The English (AKA the Shakespearean) Sonnet contains three quatrains (4 lines), each with an independent pair of alternating rhymes. Both a shift and a turn occur respectively before and after the third quatrain. There is a basic meter (the syllable beat of the line) which is usually iambic and usually pentameter (five stressed syllables) - but, unless you are very English, Shakespeare, formal or suffer from OCD, you may ignore that aspect. In fact, you may have 1, 2 or 3 quatrains, but must have the couplet at the end. So your poem can end up being 6, 10 or 14 lines.


  1. I too shy away from writing in forms, though I am not adverse to starting with a form and then abusing it to my own delight.
    Looks like this suggestion is along those lines.

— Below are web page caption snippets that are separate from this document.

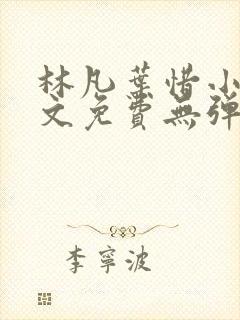 林凡叶惜小说全文免费无弹窗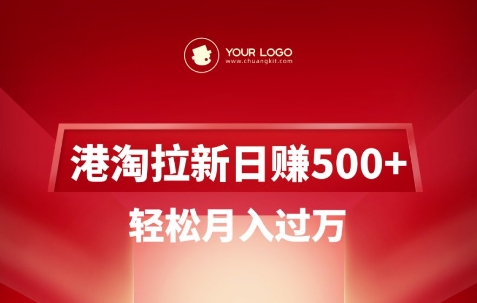 港淘拉新项目日入5张，轻松月入过W-鲁班聊项目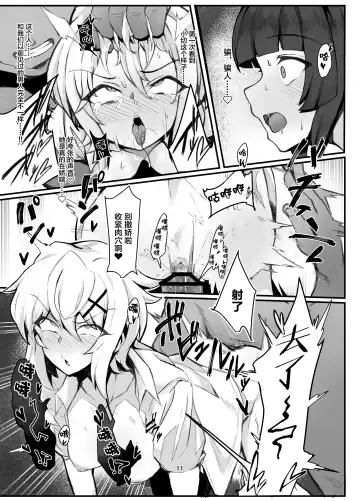 [Momonosuke] Symphogear Enkou Ecchi-bon Fhentai.net - Page 11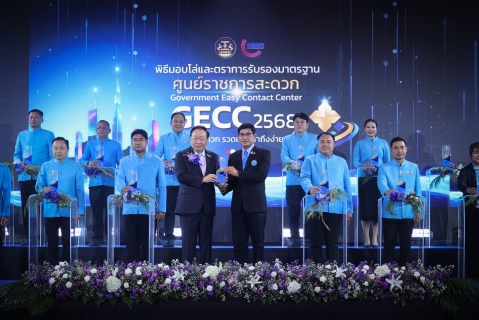ไฟล์แนบ กปภ.เขต 1 คว้า 16 รางวัลโล่และตรารับรองมาตรฐานศูนย์ราชการสะดวก (GECC) ประจำปี 2568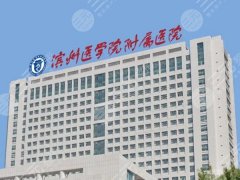 滨州医学院双眼皮手术面诊攻略如何?真人案例和问答了解 滨州医学院双眼皮手术面诊攻略如何?真人案例和问答了解
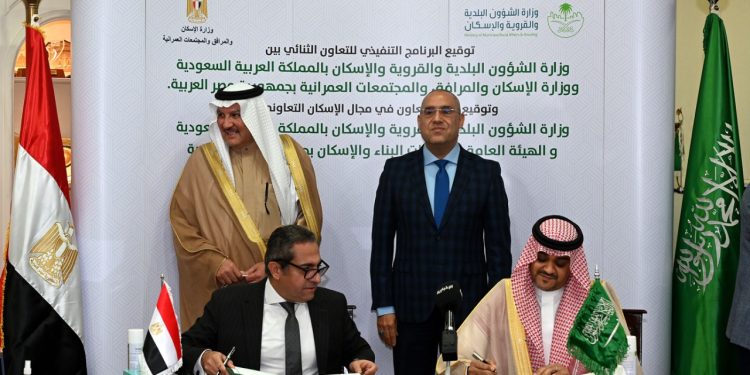 جانب من التوقيع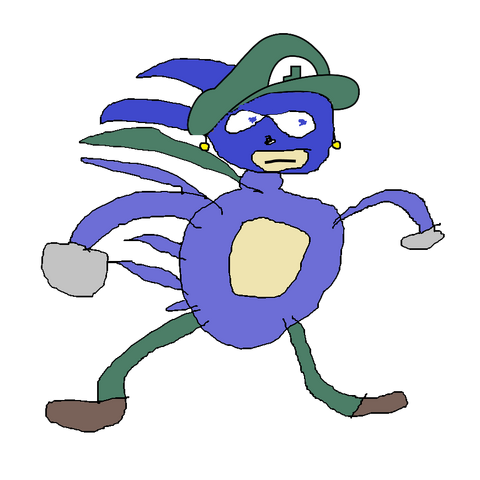 File:Weeganic.png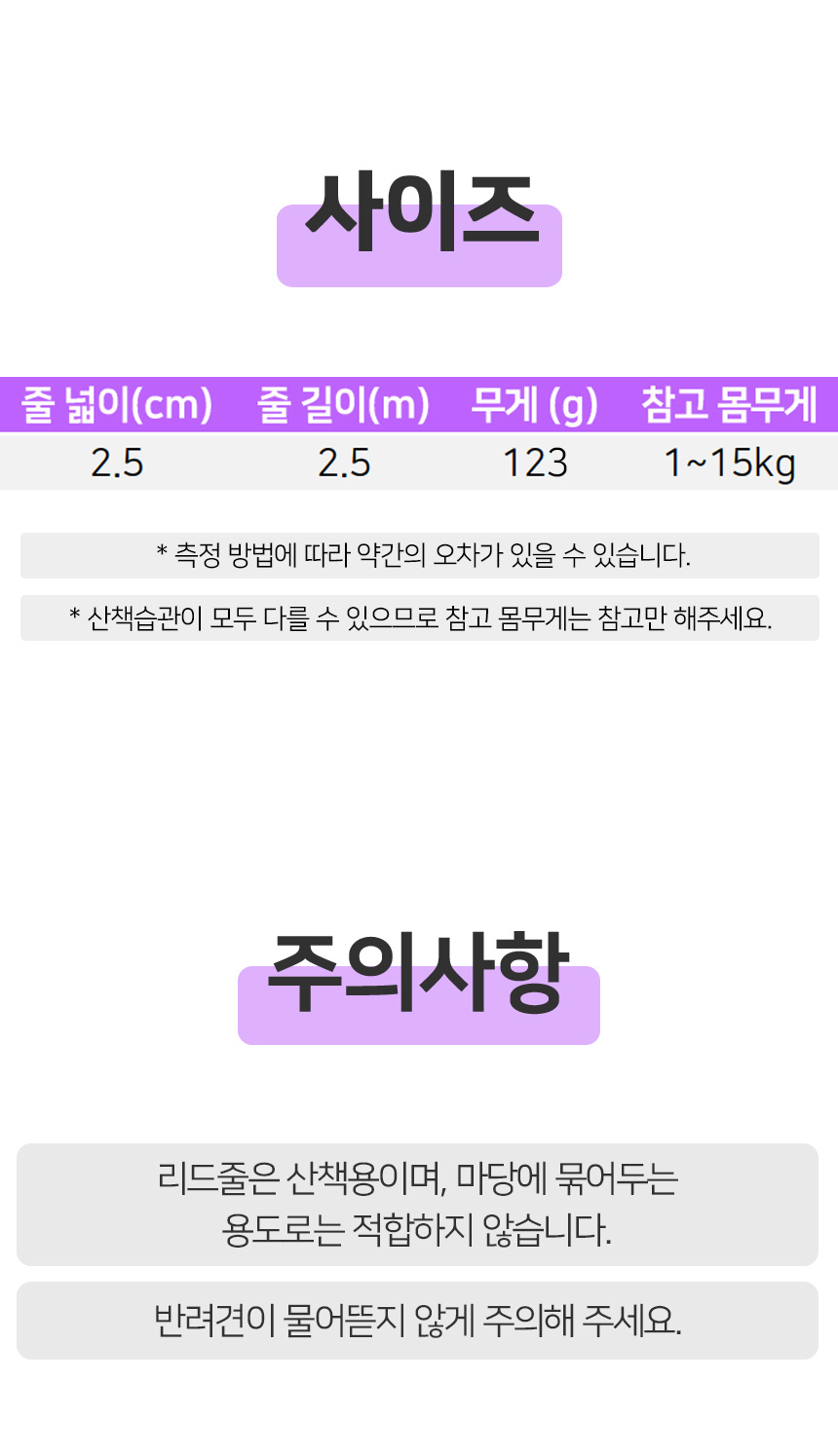 [무료배송] 멍템 팔레트 핸즈프리 리드줄 2.5m 10종 17번째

  2. I think that writing in form is an excellent way to approach a difficult subject. I know that when I tried to write a poem last summer about the death of a dear friend, what finally allowed me to enter the subject was when I tried to write it as a sestina.
    I'm not sure why this is - but I'm sure I'm not alone in this. Perhaps, form adds some distance & objectivity? In the final poem, I departed from the strict form in favor of the meaning I wanted.

  3. I was a bit disappointed to see that you offered the challenge of a sonnet, but later reduced it to the option of even so little as a single quatrain and a couplet. It makes me wonder if you thought perhaps too few poets would respond if the prompt was to write in classic sonnet form. I feel that the modern sonnet allows a lot of freedom, but a sonnet should be still be a sonnet.

    I'm not "very English, Shakespeare, formal or suffer from OCD," but I think the discipline of trying a poetic form should be a challenge.

    Sonnets have form for a reason and by reducing it to as little as one quatrain and a couplet takes out the beauty of the 'turn' that occurs between the octave and the sestet. Have more faith in us, please.

  4. MK
    I agree. Still, I will n ormally get about 50 submissions for an "average" prompt, form always brings less - for this prompt, 14 submissions.

    And that's with a pretty popular theme - death.

    I know that any general prompt (love, seasonal etc.) will bring more poems. I know that a good number of them were not written specifically for the prompt or even for Poets Online. They get pulled out of notebooks and binders. This I do have faith in... and I'm OK with that, can't control that, would prefer readers trying something new. Poets sharing poems is ultimately what happen with an online site.

    Maybe I shouldn't have mentioned "sonnet" at all. I could have invented a 6 line form. There could be a "turn" after line four. There's a turn in a haiku. Tanka does a lot in a few lines.

    Almost every prompt is open to be interpreted formally. If that's how you feel it, use it. I was hoping that some readers might see form (from the apparently frightening sonnet to my reductionist form) as a way to enter a difficult topic. Updike didn't write a sonnet but he did use form to contain feeling.

    Thanks for your comment.

  5. Thanks for sharing this with us. I've often wondered how many poems are submitted for various prompts. Each of us finds some prompts more natural to work with than others, but it's clear (from what you've said) that a classic form seems to result in far fewer poems. While I happen to love sonnets and all those beautiful sonnet sequences, I'd probably not respond if you asked for a villanelle or even a sestina. I've found my many attempts in both those forms to sound too forced--as if the form takes over my thoughts and I lose sight of what I want to say. It would be great if people would share (in this blog) whether they attempted this prompt and just felt the result wasn't what they felt ready to submit.

    As for the tanka idea--now that would make a good prompt! What I love about Poets Online is the wide variety of model poems and prompts you've given over the years. It's great to stroll through the Archives and read the really excellent poems so many poets have contributed to the site. Thanks for keeping this site both interesting and challenging!